Bujar Fandaj

Massacrò Vanessa Ballan con otto coltellate: ergastolo per Bujar Fandaj

L’albanese, già denunciato per stalking e revenge porn, aggredì la 26enne con cui aveva avuto una storia a Riese Pio X: riconosciuto colpevole di omicidio aggravato.

Treviso – È stato condannato all’ergastolo Bujar Fandaj, 40 anni, artigiano albanese residente ad Altivole (TV), ritenuto colpevole dell’omicidio di Vanessa Ballan, 26 anni, avvenuto a Riese Pio X il 19 dicembre 2023. Lo ha deciso la Corte d’Assise di Treviso, accogliendo la richiesta della pubblica accusa al termine di un processo che ha ricostruito nei dettagli il drammatico epilogo di una relazione finita da mesi e mai accettata dall’imputato.

Vanessa, giovane madre e in attesa del secondo figlio, fu trovata senza vita dal nuovo compagno nella casa che condividevano. Il corpo presentava diverse ferite da arma da taglio, inferte con inaudita violenza. La donna era in congedo maternità e lavorava come cassiera in un supermercato del posto.

Una vendetta maturata nel tempo

I sospetti si concentrarono fin da subito su Fandaj, con cui Vanessa aveva avuto una relazione extraconiugale, chiusa nell’estate del 2023 per volontà della ragazza. L’uomo, incapace di accettare la fine del rapporto, avrebbe avviato una campagna persecutoria nei suoi confronti culminata nella diffusione di immagini intime, inviate al compagno della giovane con l’intento di vendicarsi.

Per tali fatti, Fandaj era già stato denunciato per stalking e revenge porn. Un’iniziativa che aveva momentaneamente interrotto i suoi comportamenti molesti. Ma la pausa fu solo apparente.

Secondo la ricostruzione degli inquirenti, il 19 dicembre 2023 Fandaj forzò una porta finestra e si introdusse nell’abitazione della donna. Qui, armato di coltello, colpì Vanessa otto volte, lasciandola esanime sul pavimento. Poi tentò la fuga, cercando di organizzare un allontanamento dal Paese.

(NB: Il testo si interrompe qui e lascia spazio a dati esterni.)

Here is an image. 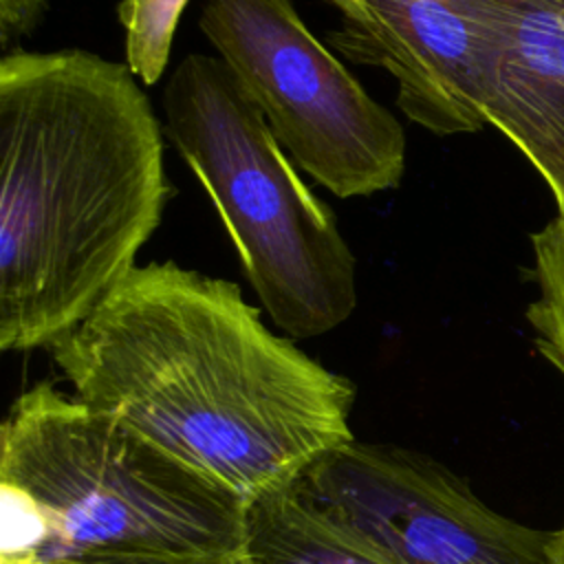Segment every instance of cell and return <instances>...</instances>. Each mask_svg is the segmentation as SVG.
I'll return each instance as SVG.
<instances>
[{
  "mask_svg": "<svg viewBox=\"0 0 564 564\" xmlns=\"http://www.w3.org/2000/svg\"><path fill=\"white\" fill-rule=\"evenodd\" d=\"M163 126L126 62L0 59V348H51L121 282L163 218Z\"/></svg>",
  "mask_w": 564,
  "mask_h": 564,
  "instance_id": "cell-2",
  "label": "cell"
},
{
  "mask_svg": "<svg viewBox=\"0 0 564 564\" xmlns=\"http://www.w3.org/2000/svg\"><path fill=\"white\" fill-rule=\"evenodd\" d=\"M48 350L79 401L247 502L355 438L350 379L174 260L137 264Z\"/></svg>",
  "mask_w": 564,
  "mask_h": 564,
  "instance_id": "cell-1",
  "label": "cell"
},
{
  "mask_svg": "<svg viewBox=\"0 0 564 564\" xmlns=\"http://www.w3.org/2000/svg\"><path fill=\"white\" fill-rule=\"evenodd\" d=\"M174 560L165 557H79V560H64L55 564H172Z\"/></svg>",
  "mask_w": 564,
  "mask_h": 564,
  "instance_id": "cell-14",
  "label": "cell"
},
{
  "mask_svg": "<svg viewBox=\"0 0 564 564\" xmlns=\"http://www.w3.org/2000/svg\"><path fill=\"white\" fill-rule=\"evenodd\" d=\"M339 26L326 44L397 82L401 112L432 134L487 126V37L476 0H322Z\"/></svg>",
  "mask_w": 564,
  "mask_h": 564,
  "instance_id": "cell-7",
  "label": "cell"
},
{
  "mask_svg": "<svg viewBox=\"0 0 564 564\" xmlns=\"http://www.w3.org/2000/svg\"><path fill=\"white\" fill-rule=\"evenodd\" d=\"M0 480L48 516L40 564L247 551V500L46 381L22 392L2 423Z\"/></svg>",
  "mask_w": 564,
  "mask_h": 564,
  "instance_id": "cell-3",
  "label": "cell"
},
{
  "mask_svg": "<svg viewBox=\"0 0 564 564\" xmlns=\"http://www.w3.org/2000/svg\"><path fill=\"white\" fill-rule=\"evenodd\" d=\"M200 31L300 170L339 198L392 189L405 132L291 0H205Z\"/></svg>",
  "mask_w": 564,
  "mask_h": 564,
  "instance_id": "cell-5",
  "label": "cell"
},
{
  "mask_svg": "<svg viewBox=\"0 0 564 564\" xmlns=\"http://www.w3.org/2000/svg\"><path fill=\"white\" fill-rule=\"evenodd\" d=\"M487 37L482 112L564 214V0H476Z\"/></svg>",
  "mask_w": 564,
  "mask_h": 564,
  "instance_id": "cell-8",
  "label": "cell"
},
{
  "mask_svg": "<svg viewBox=\"0 0 564 564\" xmlns=\"http://www.w3.org/2000/svg\"><path fill=\"white\" fill-rule=\"evenodd\" d=\"M163 115L271 322L291 339L344 324L357 308V260L229 66L185 55L163 88Z\"/></svg>",
  "mask_w": 564,
  "mask_h": 564,
  "instance_id": "cell-4",
  "label": "cell"
},
{
  "mask_svg": "<svg viewBox=\"0 0 564 564\" xmlns=\"http://www.w3.org/2000/svg\"><path fill=\"white\" fill-rule=\"evenodd\" d=\"M293 482L388 564H553L555 531L494 511L443 463L394 443L352 438Z\"/></svg>",
  "mask_w": 564,
  "mask_h": 564,
  "instance_id": "cell-6",
  "label": "cell"
},
{
  "mask_svg": "<svg viewBox=\"0 0 564 564\" xmlns=\"http://www.w3.org/2000/svg\"><path fill=\"white\" fill-rule=\"evenodd\" d=\"M172 564H256L247 551L236 555H218V557H194V560H174Z\"/></svg>",
  "mask_w": 564,
  "mask_h": 564,
  "instance_id": "cell-15",
  "label": "cell"
},
{
  "mask_svg": "<svg viewBox=\"0 0 564 564\" xmlns=\"http://www.w3.org/2000/svg\"><path fill=\"white\" fill-rule=\"evenodd\" d=\"M531 280L538 295L524 315L535 348L564 377V214L531 234Z\"/></svg>",
  "mask_w": 564,
  "mask_h": 564,
  "instance_id": "cell-10",
  "label": "cell"
},
{
  "mask_svg": "<svg viewBox=\"0 0 564 564\" xmlns=\"http://www.w3.org/2000/svg\"><path fill=\"white\" fill-rule=\"evenodd\" d=\"M46 9L48 0H0V46L9 53L13 44L31 35Z\"/></svg>",
  "mask_w": 564,
  "mask_h": 564,
  "instance_id": "cell-13",
  "label": "cell"
},
{
  "mask_svg": "<svg viewBox=\"0 0 564 564\" xmlns=\"http://www.w3.org/2000/svg\"><path fill=\"white\" fill-rule=\"evenodd\" d=\"M187 0H121L117 7L126 37V64L137 79L154 86L170 62L174 33Z\"/></svg>",
  "mask_w": 564,
  "mask_h": 564,
  "instance_id": "cell-11",
  "label": "cell"
},
{
  "mask_svg": "<svg viewBox=\"0 0 564 564\" xmlns=\"http://www.w3.org/2000/svg\"><path fill=\"white\" fill-rule=\"evenodd\" d=\"M551 562L564 564V524H562V529L555 531V538L551 544Z\"/></svg>",
  "mask_w": 564,
  "mask_h": 564,
  "instance_id": "cell-16",
  "label": "cell"
},
{
  "mask_svg": "<svg viewBox=\"0 0 564 564\" xmlns=\"http://www.w3.org/2000/svg\"><path fill=\"white\" fill-rule=\"evenodd\" d=\"M245 546L256 564H388L311 505L293 480L247 502Z\"/></svg>",
  "mask_w": 564,
  "mask_h": 564,
  "instance_id": "cell-9",
  "label": "cell"
},
{
  "mask_svg": "<svg viewBox=\"0 0 564 564\" xmlns=\"http://www.w3.org/2000/svg\"><path fill=\"white\" fill-rule=\"evenodd\" d=\"M51 542L42 505L22 487L0 480V564H40Z\"/></svg>",
  "mask_w": 564,
  "mask_h": 564,
  "instance_id": "cell-12",
  "label": "cell"
}]
</instances>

Fu però fermato poche ore dopo dai Carabinieri nella sua abitazione. In un primo momento confessò, salvo poi tentare di sminuire le sue responsabilità negando la premeditazione. Ma le prove raccolte, comprese le modalità dell’agguato e i messaggi precedenti all’omicidio, hanno convinto la Corte della sua piena colpevolezza.